By her will the testatrix directed as follows: “It is my intention by this my will to dispose not only of all estate and property which I own or hold in my own right, but also all over which I have any power of appointment and especially that devised or bequeathed by the will of my Father, John D. McCord, and it is my further intention that the entire estate and property shall be administered by my Executors hereinafter named for the purpose of carrying out the provisions of my will.”

It would be difficult to conceive of language more expressive of the intent to reduce the appointed estate to the possession of the executors of the decedent for every purpose of her -will.

In the absence of an express direction, no such intent will be implied. Ever since King’s Estate, 14 W. N. C. 77; Swaby’s Appeal, 14 W. N. C. 553; Dunglison’s Estate, 201 Pa. 592, and Cox v. Dickson, 256 Pa. 510, the doctrine of Rous v. Jackson, L. R., 29 Ch. D. 521, has been repudiated in Pennsylvania, and we have followed that of Powell’s Trusts, 39 L. J. Ch. 188. (These questions are discussed in Gray on Perpetuities (3rd ed.), 658, in support of the doctrine enunciated in Powell’s Trusts; and contra by Prof.

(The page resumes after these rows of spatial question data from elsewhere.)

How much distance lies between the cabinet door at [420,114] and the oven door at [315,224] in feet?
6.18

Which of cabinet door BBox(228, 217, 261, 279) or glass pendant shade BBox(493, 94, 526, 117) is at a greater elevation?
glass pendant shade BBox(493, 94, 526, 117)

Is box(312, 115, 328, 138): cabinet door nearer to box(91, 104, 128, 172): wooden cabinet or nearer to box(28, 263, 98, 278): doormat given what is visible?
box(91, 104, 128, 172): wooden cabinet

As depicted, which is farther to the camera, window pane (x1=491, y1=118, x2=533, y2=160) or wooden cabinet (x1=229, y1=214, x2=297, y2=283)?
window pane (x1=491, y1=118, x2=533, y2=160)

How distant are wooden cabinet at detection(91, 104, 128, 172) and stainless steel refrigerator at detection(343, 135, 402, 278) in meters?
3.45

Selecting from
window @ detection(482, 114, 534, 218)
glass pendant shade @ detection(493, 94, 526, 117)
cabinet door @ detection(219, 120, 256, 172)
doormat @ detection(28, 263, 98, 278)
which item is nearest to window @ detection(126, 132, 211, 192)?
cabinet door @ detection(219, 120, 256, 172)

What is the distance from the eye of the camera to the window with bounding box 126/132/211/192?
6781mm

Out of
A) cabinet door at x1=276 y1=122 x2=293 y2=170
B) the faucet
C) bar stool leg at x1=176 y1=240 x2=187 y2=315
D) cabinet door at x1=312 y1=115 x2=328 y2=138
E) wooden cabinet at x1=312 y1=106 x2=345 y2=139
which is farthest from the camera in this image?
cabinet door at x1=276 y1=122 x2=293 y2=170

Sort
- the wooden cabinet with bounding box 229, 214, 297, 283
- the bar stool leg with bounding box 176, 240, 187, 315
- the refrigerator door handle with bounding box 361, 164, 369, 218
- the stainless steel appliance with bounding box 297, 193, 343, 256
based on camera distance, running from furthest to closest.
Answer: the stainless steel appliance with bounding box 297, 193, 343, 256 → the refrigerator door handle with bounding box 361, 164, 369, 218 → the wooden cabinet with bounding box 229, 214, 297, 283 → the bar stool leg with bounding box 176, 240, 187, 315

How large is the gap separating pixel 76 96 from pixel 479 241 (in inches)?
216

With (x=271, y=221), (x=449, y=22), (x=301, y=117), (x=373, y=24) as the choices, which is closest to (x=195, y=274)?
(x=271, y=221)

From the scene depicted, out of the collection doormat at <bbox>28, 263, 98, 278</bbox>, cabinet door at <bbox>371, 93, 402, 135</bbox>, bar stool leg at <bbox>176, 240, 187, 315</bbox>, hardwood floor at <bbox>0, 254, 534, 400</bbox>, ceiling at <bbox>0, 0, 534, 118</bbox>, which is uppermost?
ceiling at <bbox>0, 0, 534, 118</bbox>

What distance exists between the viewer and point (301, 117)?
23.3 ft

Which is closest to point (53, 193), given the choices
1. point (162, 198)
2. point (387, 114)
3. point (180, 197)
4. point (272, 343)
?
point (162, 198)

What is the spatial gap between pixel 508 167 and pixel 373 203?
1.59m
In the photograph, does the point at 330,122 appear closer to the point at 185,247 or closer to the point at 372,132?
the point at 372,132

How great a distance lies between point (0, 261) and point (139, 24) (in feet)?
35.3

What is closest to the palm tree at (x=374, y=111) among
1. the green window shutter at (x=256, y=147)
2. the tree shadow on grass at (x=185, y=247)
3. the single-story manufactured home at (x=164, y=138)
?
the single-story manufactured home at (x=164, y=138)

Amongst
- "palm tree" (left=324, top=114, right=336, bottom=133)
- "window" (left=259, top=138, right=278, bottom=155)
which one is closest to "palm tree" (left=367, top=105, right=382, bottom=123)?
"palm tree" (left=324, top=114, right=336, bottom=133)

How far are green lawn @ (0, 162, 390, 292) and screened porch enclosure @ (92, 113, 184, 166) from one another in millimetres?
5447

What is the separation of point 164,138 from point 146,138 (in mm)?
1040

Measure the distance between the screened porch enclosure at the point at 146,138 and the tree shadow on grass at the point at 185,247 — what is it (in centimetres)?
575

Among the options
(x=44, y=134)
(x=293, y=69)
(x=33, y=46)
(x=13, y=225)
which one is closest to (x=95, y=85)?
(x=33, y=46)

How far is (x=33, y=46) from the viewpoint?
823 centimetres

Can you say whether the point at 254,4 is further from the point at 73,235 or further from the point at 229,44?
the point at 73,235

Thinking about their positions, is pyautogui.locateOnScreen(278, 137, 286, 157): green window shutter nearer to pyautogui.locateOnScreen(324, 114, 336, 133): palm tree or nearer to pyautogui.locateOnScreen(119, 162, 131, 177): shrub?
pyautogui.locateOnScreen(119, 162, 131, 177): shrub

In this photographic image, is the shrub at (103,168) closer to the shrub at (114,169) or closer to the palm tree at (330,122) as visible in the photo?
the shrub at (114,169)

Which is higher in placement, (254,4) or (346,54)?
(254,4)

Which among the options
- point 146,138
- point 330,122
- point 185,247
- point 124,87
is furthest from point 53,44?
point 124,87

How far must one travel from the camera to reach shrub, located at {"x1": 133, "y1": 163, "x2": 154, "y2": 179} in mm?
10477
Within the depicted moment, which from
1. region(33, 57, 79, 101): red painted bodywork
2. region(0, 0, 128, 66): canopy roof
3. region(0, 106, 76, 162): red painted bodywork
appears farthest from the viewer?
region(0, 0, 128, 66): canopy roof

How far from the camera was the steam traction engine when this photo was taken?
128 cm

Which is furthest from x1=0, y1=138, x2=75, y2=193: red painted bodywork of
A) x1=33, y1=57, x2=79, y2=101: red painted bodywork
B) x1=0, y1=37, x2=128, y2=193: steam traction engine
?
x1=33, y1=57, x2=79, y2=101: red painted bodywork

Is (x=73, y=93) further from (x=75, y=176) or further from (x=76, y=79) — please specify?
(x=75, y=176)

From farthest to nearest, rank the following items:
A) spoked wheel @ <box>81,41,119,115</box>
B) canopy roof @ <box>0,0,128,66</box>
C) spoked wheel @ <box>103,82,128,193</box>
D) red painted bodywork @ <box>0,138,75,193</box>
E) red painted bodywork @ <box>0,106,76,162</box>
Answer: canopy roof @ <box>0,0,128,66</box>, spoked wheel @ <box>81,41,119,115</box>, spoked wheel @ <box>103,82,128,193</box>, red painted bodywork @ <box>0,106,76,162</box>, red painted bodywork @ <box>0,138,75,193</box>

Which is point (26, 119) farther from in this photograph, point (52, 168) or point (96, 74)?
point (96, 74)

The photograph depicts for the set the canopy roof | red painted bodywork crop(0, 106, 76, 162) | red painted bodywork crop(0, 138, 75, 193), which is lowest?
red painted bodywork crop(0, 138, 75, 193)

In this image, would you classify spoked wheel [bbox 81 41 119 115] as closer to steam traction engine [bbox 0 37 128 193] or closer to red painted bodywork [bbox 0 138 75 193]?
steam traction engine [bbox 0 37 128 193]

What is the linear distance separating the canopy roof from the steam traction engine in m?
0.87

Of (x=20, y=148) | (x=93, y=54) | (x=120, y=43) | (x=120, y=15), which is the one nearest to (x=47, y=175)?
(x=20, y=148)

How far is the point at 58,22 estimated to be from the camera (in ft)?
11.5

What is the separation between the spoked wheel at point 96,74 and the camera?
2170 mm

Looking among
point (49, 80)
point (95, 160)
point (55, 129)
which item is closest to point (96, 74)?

Kales in 26 Harvard Law Rev. 64, and by J. L. Thorndike, Esq., in 27 Harvard Law Rev. 705.)

It has also been held that no such implications will be made where the power is exercised merely under the Act of June 4, 1879, P. L. 88: Huddy’s Estate, 236 Pa. 276.

In South’s Estate, 248 Pa. 165-168, Mr. Justice Potter said: “The Act of 1879 is in substance a declaration that a gift or devise of the whole of one's estate shall carry with it property over which there was a power of appointment by will. As our brother Moschzisker said in Huddy’s Estate, 236 Pa. 276 (282): ‘Its effect is to make the will of a donee of an unrestricted absolute power operate as an exercise of the power, even though no such intention is expressed therein. The law now assumes that such was the intent of the testator, unless a contrary intent appears by the will: Aubert’s Appeal, 109 Pa. 447.’ ”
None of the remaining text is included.